Deux mois plus tard, le 4 avril 1997, Alparslan Türkeş est terrassé par une crise cardiaque, à 80 ans. Jusqu'au 8 avril, date des obsèques, la presse et le monde politique s'empare du sujet. Sur le plus célèbre leader de l'extrême-droite turque de ce siècle, chaque organe de presse, chaque personnalité politique, doivent avoir une opinion. Türkeş est, avec Erbakan, Ecevit et Demirel, le représentant d'une époque, l'un des acteurs, dont la carrière remonte aux années cinquante, d'une période chaotique. Il a été militaire, militant, putschiste, quasi homme d'Etat, leader d'un parti d'opposition et tête d'un système mêlant politique et mafia. Il a commandité des centaines, voire des milliers d'assassinats. Pour la moitié au moins du monde politique, il est censé être l'ennemi, il représente « le fascisme ».

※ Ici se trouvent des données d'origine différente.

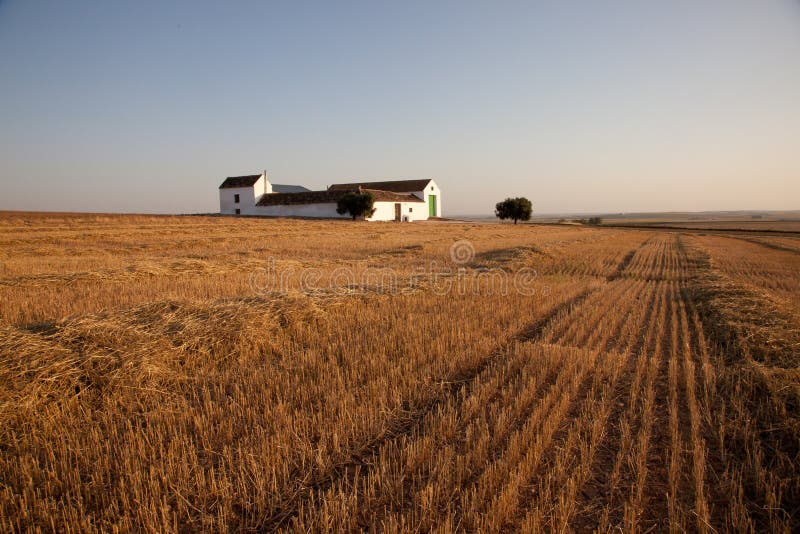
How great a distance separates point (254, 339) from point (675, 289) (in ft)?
37.0

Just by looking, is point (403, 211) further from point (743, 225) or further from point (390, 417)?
point (743, 225)

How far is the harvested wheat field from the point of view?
2.39 meters

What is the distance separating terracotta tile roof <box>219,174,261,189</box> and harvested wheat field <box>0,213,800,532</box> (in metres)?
46.5

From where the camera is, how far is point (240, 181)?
5162 centimetres

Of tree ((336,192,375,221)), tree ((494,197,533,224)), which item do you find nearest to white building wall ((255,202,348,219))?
tree ((336,192,375,221))

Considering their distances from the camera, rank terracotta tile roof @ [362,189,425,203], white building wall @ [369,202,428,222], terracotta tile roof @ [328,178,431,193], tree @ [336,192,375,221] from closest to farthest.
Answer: tree @ [336,192,375,221]
terracotta tile roof @ [362,189,425,203]
white building wall @ [369,202,428,222]
terracotta tile roof @ [328,178,431,193]

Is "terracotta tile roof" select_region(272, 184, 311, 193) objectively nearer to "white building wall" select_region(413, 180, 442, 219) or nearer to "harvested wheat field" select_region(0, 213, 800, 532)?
"white building wall" select_region(413, 180, 442, 219)

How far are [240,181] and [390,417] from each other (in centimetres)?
5467

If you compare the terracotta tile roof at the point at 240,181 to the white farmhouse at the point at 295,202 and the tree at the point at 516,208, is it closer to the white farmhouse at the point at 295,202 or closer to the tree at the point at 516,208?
the white farmhouse at the point at 295,202

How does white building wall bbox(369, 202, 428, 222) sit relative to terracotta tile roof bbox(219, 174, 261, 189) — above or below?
below

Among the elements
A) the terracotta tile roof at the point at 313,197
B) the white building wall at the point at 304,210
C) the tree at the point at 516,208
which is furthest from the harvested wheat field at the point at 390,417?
the tree at the point at 516,208

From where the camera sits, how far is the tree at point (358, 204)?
42906mm

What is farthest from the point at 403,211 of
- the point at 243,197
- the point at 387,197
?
the point at 243,197

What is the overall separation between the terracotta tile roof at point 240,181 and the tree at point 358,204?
15070mm
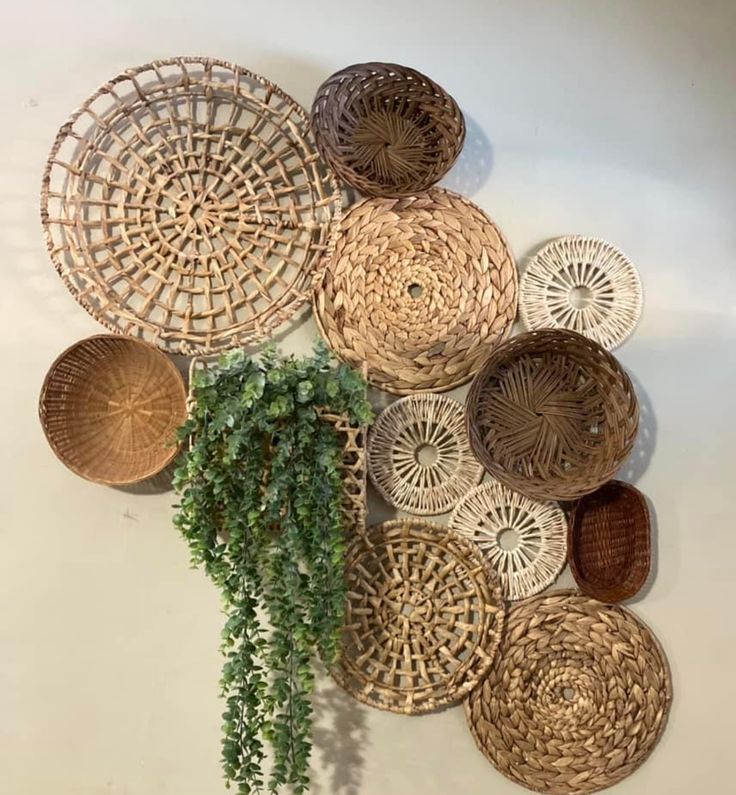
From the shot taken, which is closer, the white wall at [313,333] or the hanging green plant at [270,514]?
the hanging green plant at [270,514]

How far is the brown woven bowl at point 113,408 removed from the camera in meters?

Le lendemain du décès, le quotidien Cumhuriyet, qui symbolise tout ce que les ülkücü abhorrent, et qui dénonce l'extrême-droite avec constance, reste très froid dans la relation de l'événement, avec une simple petite accroche en première page, et une photo sur laquelle Türkeş semble congratuler Tansu Çiller : par l'image, le sujet principal est abordé d'emblée, c'est l'imprégnation du monde politique par le nationalisme. Le traitement contraste avec celui de Sabah, qui, sous une énorme manchette (« Türkeş est mort ») affiche ce qui est peut-être la dernière photo du leader, où il est en compagnie d'une chanteuse de charme lors d'une réception. Le même jour, Milliyet préfère le représenter en chef politique, à la tribune, sur fond de drapeau aux trois croissants. Les quotidiens spéculent déjà sur la succession (le fils Tuğrul, le politico-mafieux Mehmet Ağar, l'économiste Devlet Bahçeli, ou l'ambitieux Muhsin Yazıcıoğlu ?) et commencent à diffuser la biographie du « grand platane abattu » qui a « mis sa marque sur la vie politique des 53 dernières années » (Sabah). Mais l'actualité, c'est aussi l'événement direct, l'émotion, les réactions. Dès que le malaise de Türkeş a été annoncé par les médias, les militants du MHP, les ülkücü ont accouru en foule devant l'hôpital où il est soigné. Ils prient, ils lancent des slogans en faisant le signe du loup.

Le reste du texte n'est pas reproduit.